About aid to the enemy

Former President Carter is unhappy that his efforts to provide ‘humanitarian’ aid to defined Foreign Terrorist Organizations has been found to be illegal by the SCOTUS. A. McCarthy describes the latest ruling and its implications.

For a dozen years, leftist organizations styling themselves as proponents of international humanitarian law have campaigned to undermine the laws prohibiting material support to terrorism. On Monday, the U.S. Supreme Court finally swept aside this challenge, forcefully upholding one of our nation’s most crucial counterterrorism tools.

The dissenting jurists appeared to be “unwilling to entertain the prospect that training and advising a designated [FTO] might benefit that organization in a way that facilitates its terrorist activities. In the dissent’s world, such training is all to the good.” This is an ideologically based hope that the bad guy will cease being bad if we can only communicate with him properly, that he is inherently a good man if we can only help him remove his burdens and misperceptions that make him evil.

This gets into the recidivism problem. Strategy page notes how terrorists are using the ‘system’ based on this idea that they are really good guys who only need a chance. “One of the most frustrating problems with the war on terror is the tendency of captured Islamic terrorists to escape, or be freed from prison.” And they use their new freedom to pick right up where they left off.

The ruling in Holder v. Humanitarian Law Project expresses the reality that criminals, terrorists, and their ilk generally are not swayed by good intent. Any aid you give them only means that they can move their attention and money elsewhere, like in making another bomb.

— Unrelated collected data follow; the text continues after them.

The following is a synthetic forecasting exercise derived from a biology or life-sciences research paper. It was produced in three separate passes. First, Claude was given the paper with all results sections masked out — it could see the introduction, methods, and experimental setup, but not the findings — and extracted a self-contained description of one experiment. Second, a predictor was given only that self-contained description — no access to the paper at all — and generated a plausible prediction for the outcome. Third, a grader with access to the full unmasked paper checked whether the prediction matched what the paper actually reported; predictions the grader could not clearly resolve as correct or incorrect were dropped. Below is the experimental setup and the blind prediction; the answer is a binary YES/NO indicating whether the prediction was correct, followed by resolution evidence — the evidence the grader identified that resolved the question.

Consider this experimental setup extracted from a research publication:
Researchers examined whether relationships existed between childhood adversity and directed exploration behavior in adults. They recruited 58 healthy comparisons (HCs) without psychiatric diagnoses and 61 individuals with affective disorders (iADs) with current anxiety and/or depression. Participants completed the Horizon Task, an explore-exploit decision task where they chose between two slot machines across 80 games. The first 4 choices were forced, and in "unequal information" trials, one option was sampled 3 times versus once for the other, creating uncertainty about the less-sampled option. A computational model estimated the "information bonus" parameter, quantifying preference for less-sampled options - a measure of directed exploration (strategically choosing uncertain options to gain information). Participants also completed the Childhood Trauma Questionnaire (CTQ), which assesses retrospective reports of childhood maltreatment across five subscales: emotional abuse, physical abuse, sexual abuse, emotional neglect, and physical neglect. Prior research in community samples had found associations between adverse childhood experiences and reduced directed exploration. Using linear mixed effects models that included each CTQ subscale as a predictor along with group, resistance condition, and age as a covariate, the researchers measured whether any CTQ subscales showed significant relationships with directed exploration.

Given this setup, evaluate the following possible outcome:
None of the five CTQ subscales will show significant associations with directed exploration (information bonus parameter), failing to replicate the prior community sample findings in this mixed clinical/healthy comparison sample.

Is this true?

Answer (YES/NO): NO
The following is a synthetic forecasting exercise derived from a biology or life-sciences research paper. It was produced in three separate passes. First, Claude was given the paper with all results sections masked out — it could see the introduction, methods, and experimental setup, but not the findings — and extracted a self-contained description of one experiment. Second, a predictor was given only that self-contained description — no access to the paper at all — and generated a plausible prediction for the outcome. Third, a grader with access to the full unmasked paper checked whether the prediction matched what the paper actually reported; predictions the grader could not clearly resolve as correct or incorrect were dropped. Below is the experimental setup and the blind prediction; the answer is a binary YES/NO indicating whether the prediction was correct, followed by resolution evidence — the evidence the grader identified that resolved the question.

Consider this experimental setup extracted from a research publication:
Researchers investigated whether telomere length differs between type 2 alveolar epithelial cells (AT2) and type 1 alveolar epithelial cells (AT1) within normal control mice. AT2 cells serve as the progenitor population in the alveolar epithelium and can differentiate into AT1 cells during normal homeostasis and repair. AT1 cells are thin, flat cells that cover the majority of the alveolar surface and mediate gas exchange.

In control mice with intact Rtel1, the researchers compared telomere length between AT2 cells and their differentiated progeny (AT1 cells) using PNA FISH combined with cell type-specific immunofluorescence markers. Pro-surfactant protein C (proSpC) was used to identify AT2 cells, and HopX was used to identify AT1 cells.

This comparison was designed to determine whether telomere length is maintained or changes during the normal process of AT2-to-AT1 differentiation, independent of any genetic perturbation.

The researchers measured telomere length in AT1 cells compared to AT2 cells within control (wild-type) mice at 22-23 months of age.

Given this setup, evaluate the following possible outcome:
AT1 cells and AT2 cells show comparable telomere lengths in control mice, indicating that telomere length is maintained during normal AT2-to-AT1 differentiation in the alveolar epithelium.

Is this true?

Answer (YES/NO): NO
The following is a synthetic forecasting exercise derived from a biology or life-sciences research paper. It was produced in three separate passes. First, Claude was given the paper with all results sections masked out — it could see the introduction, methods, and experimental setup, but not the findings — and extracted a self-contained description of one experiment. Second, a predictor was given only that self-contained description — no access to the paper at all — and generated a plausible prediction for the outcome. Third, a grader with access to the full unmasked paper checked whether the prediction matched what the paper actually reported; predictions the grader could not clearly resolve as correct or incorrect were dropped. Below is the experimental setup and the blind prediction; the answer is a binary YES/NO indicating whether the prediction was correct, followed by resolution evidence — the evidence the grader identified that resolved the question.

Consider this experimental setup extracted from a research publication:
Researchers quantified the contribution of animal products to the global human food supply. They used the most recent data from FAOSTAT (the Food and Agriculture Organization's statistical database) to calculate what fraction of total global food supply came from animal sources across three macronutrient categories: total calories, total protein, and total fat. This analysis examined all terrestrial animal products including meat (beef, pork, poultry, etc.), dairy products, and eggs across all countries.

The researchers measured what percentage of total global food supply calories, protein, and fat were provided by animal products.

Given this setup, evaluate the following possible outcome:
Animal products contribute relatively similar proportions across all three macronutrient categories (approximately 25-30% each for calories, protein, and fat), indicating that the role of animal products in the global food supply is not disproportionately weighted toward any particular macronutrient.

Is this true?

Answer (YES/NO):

There is a caveat. The ruling is not absolute but limited. As McCarthy describes it, the Court has not abdicated its responsibility to interpret the Constitution. Independent advocacy for a terrorist organization was not at issue nor was the matter of association. A narrow, purposeful form of assistance to defined foreign terrorist organizations was the topic as issue. That is perhaps responsible jurisprudence.